Thanks to Maverick Publishing for sending these two picture books for review
Pirates vs. Monsters
David Crosby and Lee Cosgrove
Three pirates, Hector (tall, strong and bold), Sue (curly haired and fearsome) and George (rather rotund) meet in their local hostelry one foggy night.
They boast about their monstrous conquests; Hector’s of the poison-spitting Hockler;
Sue’s of the double-headed Crunk …
and George’s of the limb- gobbling Muncher that had feasted on one of his lower limbs,
regaling one another with their modes of over-coming the gruesome beasties.
Truth or fantasy? That is the question.
Meanwhile through the fog a ship approaches … Fiction or phantom? Err … now that WOULD be telling.
This rip, roaring rhyming yarn from debut picture book author David Crosby exudes daftness and delicious mock-scariness, brought into being so the characters almost leap off the pages in Lee Cosgrove’s zany scenes of groggy picaroons and maniacal monstrosities.

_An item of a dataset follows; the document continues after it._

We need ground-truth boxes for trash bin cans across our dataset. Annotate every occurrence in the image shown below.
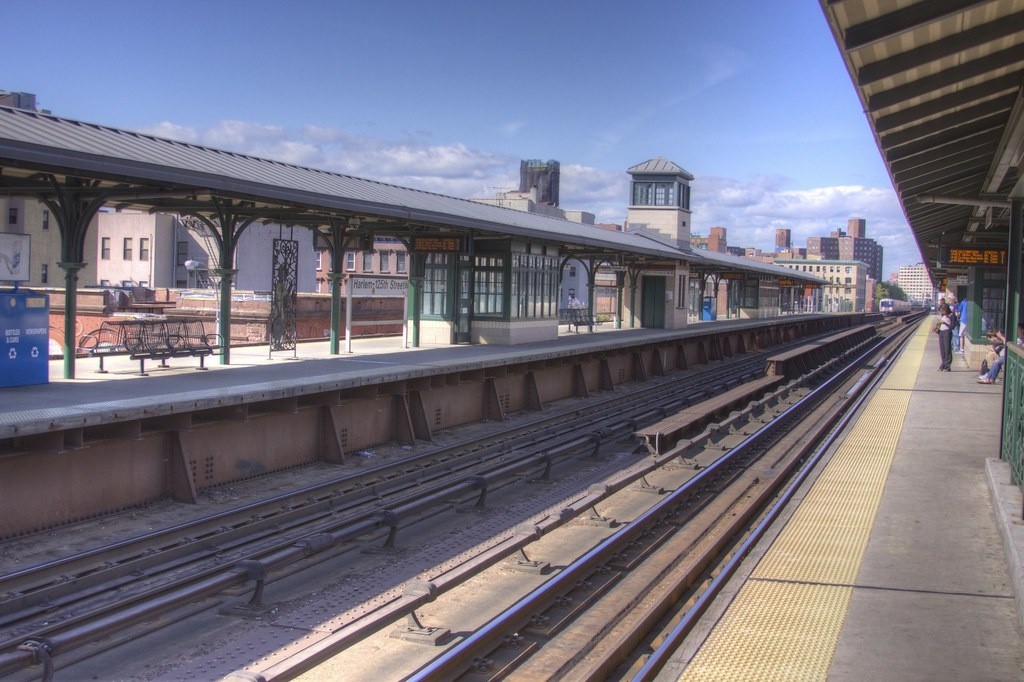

I envisage this one becoming a much requested storytime tale in foundation stage classes and families with young landlubbers.
As will this one, coming soon:
The Knight Who Might
Lou Treleaven and Kyle Beckett
With her repeat refrain ‘ “You might not” said the … / (It was a magic …. ) / “But I might,” said the knight.’ (insert ‘sword’, or ‘helmet’ where it fits), Lou Treleaven entertains with her tale of yore wherein the inept titular knight aspires to attain knightdom but discovers that it’s a long road so to do.
Yes, he has the accoutrements, (or rather he did have); but with their scathing comments– “He’ll be exhausted,” (that’s the horse.) “He’ll be cut to pieces,” (spoken by the sword) and “He’ll lose his head,” (helmet’s put down)
our hopeful champ of derring-do sets out on foot to meet his first combatant ‘The Lord with the Scary Looking Sword’ in a tournament.
After a change of heart, those bit part players (now out of hiding) are somewhat more upbeat than their owner, as the two contestants gallop towards each other.
If you want to know the outcome of their combat, then you’ll need your own copy of Lou’s olde story of trying, replete with its puns and onomatopoeia. It’s illustrated with appropriate verve and humour in Kyle Beckett’s slapstick style scenes of clanking-clonking, stomping, donking and plonking.